Of course the main reason for using natural language is that we apply mathematics and so an important part of learning is the interpretation of the symbolic notation for application. You can't ask questions in symbols just because you haven't introduced the necessary meta-mathematical symbolic language. But you easily could and write something like ?x[13+78=x]. But then you would still need to teach the natural language interpretation. Brent On 12/2/2017 11:06 PM, Scott Kim wrote:
I'm thinking about teaching the problem solving process in mathematics, and have run into a curious question: can one ask a mathematical question purely in mathematical notation? I believe the answer is no — mathematical questions always require human language in addition to mathematical notation. Problem statements are therefore always extramathematical in nature.

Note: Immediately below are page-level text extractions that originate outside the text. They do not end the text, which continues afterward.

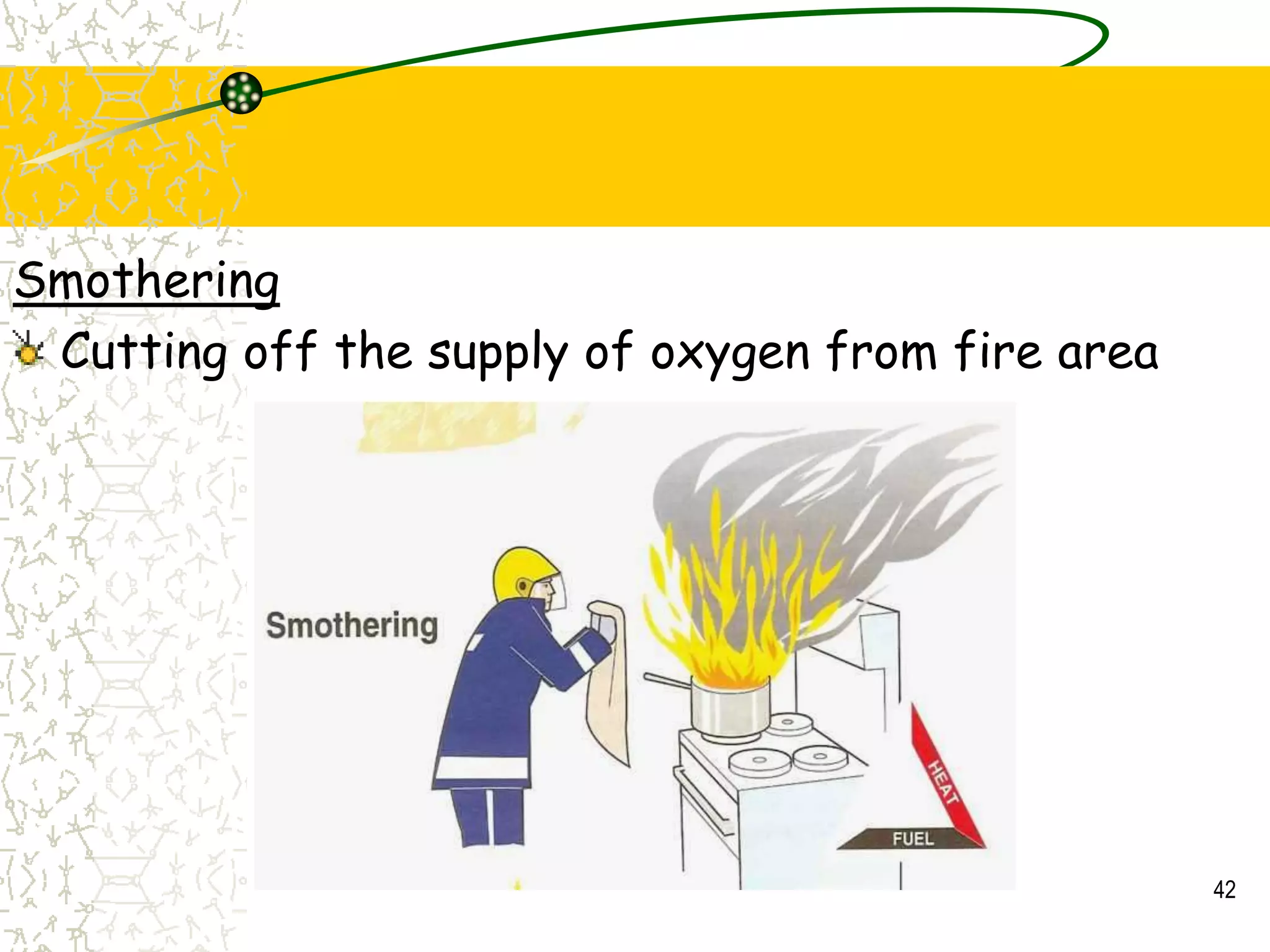 Smothering

Cutting off the supply of oxygen from fire area

Smothering

HEAT

FUEL

42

In practice, school kids frequently see problems stated in forms like: 13+78 = ___, which means "what is the sum of thirteen and seventy eight?" But that involves a nonmathematical symbol (the blank), AND ends up misleading kids to think that the equals sign means "the answer is". Very sloppy. We can do better.

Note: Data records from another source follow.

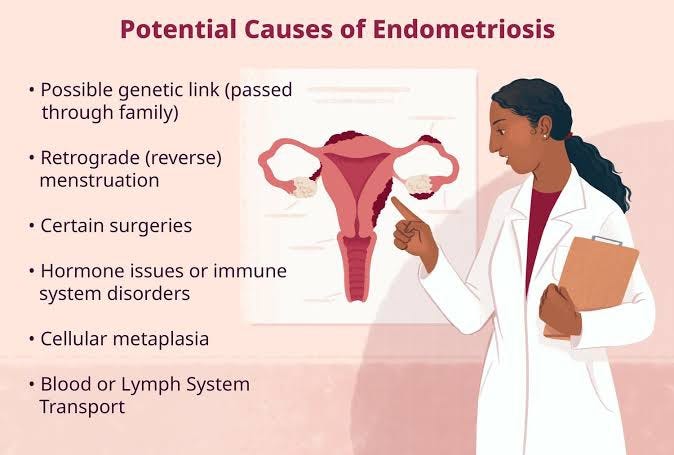 Potential Causes of Endometriosis

• Possible genetic link (passed through family)

• Retrograde (reverse) menstruation

• Certain surgeries

• Hormone issues or immune system disorders

• Cellular metaplasia

• Blood or Lymph System Transport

This is an extension of something that has always bothered me: if mathematics is so rigorous, then how come it is conducted in a mish mosh of English and formal notation? The practical reason for mixing in human language is clear…like a computer program, a formal mathematical proof is more readable if it is annotated with comments. But too much reliance on human language means that formal proofs are not checkable by computer — a weird situation at best. I suppose that makes me a formalist, or a computer scientist…I've certainly got the latter bias because I don't trust anything I can't program.